Spatial relationship records
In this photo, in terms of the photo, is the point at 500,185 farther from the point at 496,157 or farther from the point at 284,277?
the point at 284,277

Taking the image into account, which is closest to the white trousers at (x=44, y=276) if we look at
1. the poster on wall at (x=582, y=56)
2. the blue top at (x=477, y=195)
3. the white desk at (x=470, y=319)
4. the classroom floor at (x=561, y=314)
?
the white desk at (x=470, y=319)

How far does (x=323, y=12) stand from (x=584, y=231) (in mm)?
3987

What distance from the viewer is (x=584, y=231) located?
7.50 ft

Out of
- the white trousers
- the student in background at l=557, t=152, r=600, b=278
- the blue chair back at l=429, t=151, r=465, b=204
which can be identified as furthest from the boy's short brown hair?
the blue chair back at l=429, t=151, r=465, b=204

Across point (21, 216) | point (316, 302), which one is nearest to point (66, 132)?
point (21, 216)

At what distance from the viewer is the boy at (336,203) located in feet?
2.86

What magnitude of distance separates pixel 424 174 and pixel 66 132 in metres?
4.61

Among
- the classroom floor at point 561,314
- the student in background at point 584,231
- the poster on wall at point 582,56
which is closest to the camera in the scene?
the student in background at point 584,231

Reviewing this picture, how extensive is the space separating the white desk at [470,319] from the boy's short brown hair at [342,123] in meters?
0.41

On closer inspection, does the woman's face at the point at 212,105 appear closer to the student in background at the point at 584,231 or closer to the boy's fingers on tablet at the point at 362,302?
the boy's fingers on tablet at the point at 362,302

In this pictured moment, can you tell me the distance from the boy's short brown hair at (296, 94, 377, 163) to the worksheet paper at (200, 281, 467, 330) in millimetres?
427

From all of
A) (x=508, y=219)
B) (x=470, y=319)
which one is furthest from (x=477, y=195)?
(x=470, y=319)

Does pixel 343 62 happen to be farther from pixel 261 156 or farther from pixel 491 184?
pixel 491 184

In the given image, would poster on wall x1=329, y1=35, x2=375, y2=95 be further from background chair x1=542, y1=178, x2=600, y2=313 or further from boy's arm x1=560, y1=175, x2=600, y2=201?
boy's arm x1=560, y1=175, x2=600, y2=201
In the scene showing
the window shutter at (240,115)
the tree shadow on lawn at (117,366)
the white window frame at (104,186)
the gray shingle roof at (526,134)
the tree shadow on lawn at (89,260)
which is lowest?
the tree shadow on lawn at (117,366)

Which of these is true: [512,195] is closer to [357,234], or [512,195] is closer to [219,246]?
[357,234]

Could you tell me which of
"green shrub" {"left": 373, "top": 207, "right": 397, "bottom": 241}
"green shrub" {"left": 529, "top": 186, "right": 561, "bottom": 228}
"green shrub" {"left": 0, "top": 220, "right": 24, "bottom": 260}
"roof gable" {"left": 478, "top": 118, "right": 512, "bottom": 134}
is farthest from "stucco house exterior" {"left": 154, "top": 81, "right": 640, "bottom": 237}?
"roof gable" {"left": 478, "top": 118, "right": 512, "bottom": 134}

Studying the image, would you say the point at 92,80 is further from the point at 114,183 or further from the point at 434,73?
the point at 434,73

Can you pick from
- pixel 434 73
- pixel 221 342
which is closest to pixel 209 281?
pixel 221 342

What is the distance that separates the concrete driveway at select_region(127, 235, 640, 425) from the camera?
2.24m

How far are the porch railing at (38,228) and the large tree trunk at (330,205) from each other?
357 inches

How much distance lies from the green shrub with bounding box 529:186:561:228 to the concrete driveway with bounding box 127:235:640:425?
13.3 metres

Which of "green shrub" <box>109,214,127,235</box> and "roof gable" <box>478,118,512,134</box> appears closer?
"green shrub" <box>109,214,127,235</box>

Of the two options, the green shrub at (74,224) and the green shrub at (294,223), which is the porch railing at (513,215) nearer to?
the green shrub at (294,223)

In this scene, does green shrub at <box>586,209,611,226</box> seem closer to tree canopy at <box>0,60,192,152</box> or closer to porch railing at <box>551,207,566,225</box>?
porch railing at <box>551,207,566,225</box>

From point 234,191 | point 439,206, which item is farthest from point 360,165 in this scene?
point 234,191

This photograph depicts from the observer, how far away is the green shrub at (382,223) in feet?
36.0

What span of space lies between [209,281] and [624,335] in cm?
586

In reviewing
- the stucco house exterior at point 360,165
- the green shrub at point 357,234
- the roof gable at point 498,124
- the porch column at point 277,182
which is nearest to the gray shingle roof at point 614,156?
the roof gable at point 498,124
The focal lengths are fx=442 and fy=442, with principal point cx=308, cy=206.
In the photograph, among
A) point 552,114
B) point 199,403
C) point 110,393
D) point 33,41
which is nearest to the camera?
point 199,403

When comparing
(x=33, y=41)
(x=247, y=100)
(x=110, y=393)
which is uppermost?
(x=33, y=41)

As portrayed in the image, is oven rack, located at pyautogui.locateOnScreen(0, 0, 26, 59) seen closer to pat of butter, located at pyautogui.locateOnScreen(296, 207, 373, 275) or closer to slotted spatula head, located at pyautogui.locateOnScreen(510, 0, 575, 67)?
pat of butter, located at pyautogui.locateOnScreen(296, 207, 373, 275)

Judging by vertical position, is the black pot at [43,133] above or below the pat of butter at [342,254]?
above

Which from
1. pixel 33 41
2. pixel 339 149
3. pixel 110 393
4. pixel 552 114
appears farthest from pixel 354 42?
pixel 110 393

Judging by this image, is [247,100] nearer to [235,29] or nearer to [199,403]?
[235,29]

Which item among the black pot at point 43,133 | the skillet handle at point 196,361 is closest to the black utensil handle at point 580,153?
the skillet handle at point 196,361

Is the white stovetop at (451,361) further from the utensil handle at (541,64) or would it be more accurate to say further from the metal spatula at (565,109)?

WHAT YOU WILL DO
Please set down all the data word for word.

EXPECTED ANSWER
In this photo, in terms of the photo, is the point at 500,185 farther from the point at 496,157 or farther from the point at 284,277?
the point at 284,277

Taking the image into account, which is closest to the white trousers at (x=44, y=276) if we look at
1. the poster on wall at (x=582, y=56)
2. the blue top at (x=477, y=195)
3. the white desk at (x=470, y=319)
4. the classroom floor at (x=561, y=314)
?
the white desk at (x=470, y=319)

How far does (x=323, y=12) stand from (x=584, y=231) (in mm)?
3987

What distance from the viewer is (x=584, y=231) located?
7.50 ft

Out of
- the white trousers
- the student in background at l=557, t=152, r=600, b=278
- the blue chair back at l=429, t=151, r=465, b=204
which can be identified as furthest from the boy's short brown hair?
the blue chair back at l=429, t=151, r=465, b=204

Across point (21, 216) | point (316, 302), which one is nearest to point (66, 132)?
point (21, 216)

At what distance from the viewer is the boy at (336,203) located in feet?
2.86

What magnitude of distance separates pixel 424 174 and pixel 66 132 in metres?
4.61

Among
- the classroom floor at point 561,314
- the student in background at point 584,231
- the poster on wall at point 582,56
which is closest to the camera in the scene?
the student in background at point 584,231

Reviewing this picture, how extensive is the space separating the white desk at [470,319] from the boy's short brown hair at [342,123] in meters?
0.41

On closer inspection, does the woman's face at the point at 212,105 appear closer to the student in background at the point at 584,231 or closer to the boy's fingers on tablet at the point at 362,302?
the boy's fingers on tablet at the point at 362,302

In this pictured moment, can you tell me the distance from the boy's short brown hair at (296, 94, 377, 163) to the worksheet paper at (200, 281, 467, 330) in millimetres?
427

From all of
A) (x=508, y=219)
B) (x=470, y=319)
which one is furthest from (x=477, y=195)?
(x=470, y=319)

Does pixel 343 62 happen to be farther from pixel 261 156 or farther from pixel 491 184?
pixel 491 184

In the given image, would poster on wall x1=329, y1=35, x2=375, y2=95 be further from background chair x1=542, y1=178, x2=600, y2=313 or further from boy's arm x1=560, y1=175, x2=600, y2=201?
boy's arm x1=560, y1=175, x2=600, y2=201
In the scene showing
the window shutter at (240,115)
the tree shadow on lawn at (117,366)
the white window frame at (104,186)
the gray shingle roof at (526,134)
the tree shadow on lawn at (89,260)
which is lowest?
the tree shadow on lawn at (117,366)

Which of these is true: [512,195] is closer to [357,234], or [512,195] is closer to [219,246]?
[357,234]

Could you tell me which of
"green shrub" {"left": 373, "top": 207, "right": 397, "bottom": 241}
"green shrub" {"left": 529, "top": 186, "right": 561, "bottom": 228}
"green shrub" {"left": 0, "top": 220, "right": 24, "bottom": 260}
"roof gable" {"left": 478, "top": 118, "right": 512, "bottom": 134}
is farthest from "stucco house exterior" {"left": 154, "top": 81, "right": 640, "bottom": 237}?
"roof gable" {"left": 478, "top": 118, "right": 512, "bottom": 134}

Studying the image, would you say the point at 92,80 is further from the point at 114,183 or further from the point at 434,73?
the point at 434,73

Can you pick from
- pixel 434 73
- pixel 221 342
which is closest to pixel 209 281?
pixel 221 342

What is the distance that separates the concrete driveway at select_region(127, 235, 640, 425) from the camera?
2.24m

How far are the porch railing at (38,228) and the large tree trunk at (330,205) from each other?
357 inches

How much distance lies from the green shrub with bounding box 529:186:561:228 to the concrete driveway with bounding box 127:235:640:425?
13.3 metres

Which of "green shrub" <box>109,214,127,235</box> and "roof gable" <box>478,118,512,134</box> appears closer?
"green shrub" <box>109,214,127,235</box>

Of the two options, the green shrub at (74,224) and the green shrub at (294,223), which is the porch railing at (513,215) nearer to?
the green shrub at (294,223)

In this scene, does green shrub at <box>586,209,611,226</box> seem closer to tree canopy at <box>0,60,192,152</box> or closer to porch railing at <box>551,207,566,225</box>?
porch railing at <box>551,207,566,225</box>

From point 234,191 | point 439,206, which item is farthest from point 360,165 in this scene?
point 234,191

This photograph depicts from the observer, how far away is the green shrub at (382,223) in feet?
36.0

What span of space lies between [209,281] and [624,335] in cm?
586

In reviewing
- the stucco house exterior at point 360,165
- the green shrub at point 357,234
- the roof gable at point 498,124
- the porch column at point 277,182
which is nearest to the gray shingle roof at point 614,156?
the roof gable at point 498,124
The focal lengths are fx=442 and fy=442, with principal point cx=308, cy=206.
In the photograph, among
A) point 552,114
B) point 199,403
C) point 110,393
D) point 33,41
which is nearest to the camera?
point 199,403

When comparing
(x=33, y=41)
(x=247, y=100)
(x=110, y=393)
which is uppermost?
(x=33, y=41)

As portrayed in the image, is oven rack, located at pyautogui.locateOnScreen(0, 0, 26, 59) seen closer to pat of butter, located at pyautogui.locateOnScreen(296, 207, 373, 275) or closer to slotted spatula head, located at pyautogui.locateOnScreen(510, 0, 575, 67)?
pat of butter, located at pyautogui.locateOnScreen(296, 207, 373, 275)

Judging by vertical position, is the black pot at [43,133] above or below the pat of butter at [342,254]?
above

Which from
1. pixel 33 41
2. pixel 339 149
3. pixel 110 393
4. pixel 552 114
appears farthest from pixel 354 42?
pixel 110 393

Judging by this image, is [247,100] nearer to [235,29] or nearer to [199,403]?
[235,29]

Which item among the black pot at point 43,133 | the skillet handle at point 196,361 is closest to the black utensil handle at point 580,153?
the skillet handle at point 196,361

Is the white stovetop at (451,361) further from the utensil handle at (541,64) or would it be more accurate to say further from the metal spatula at (565,109)?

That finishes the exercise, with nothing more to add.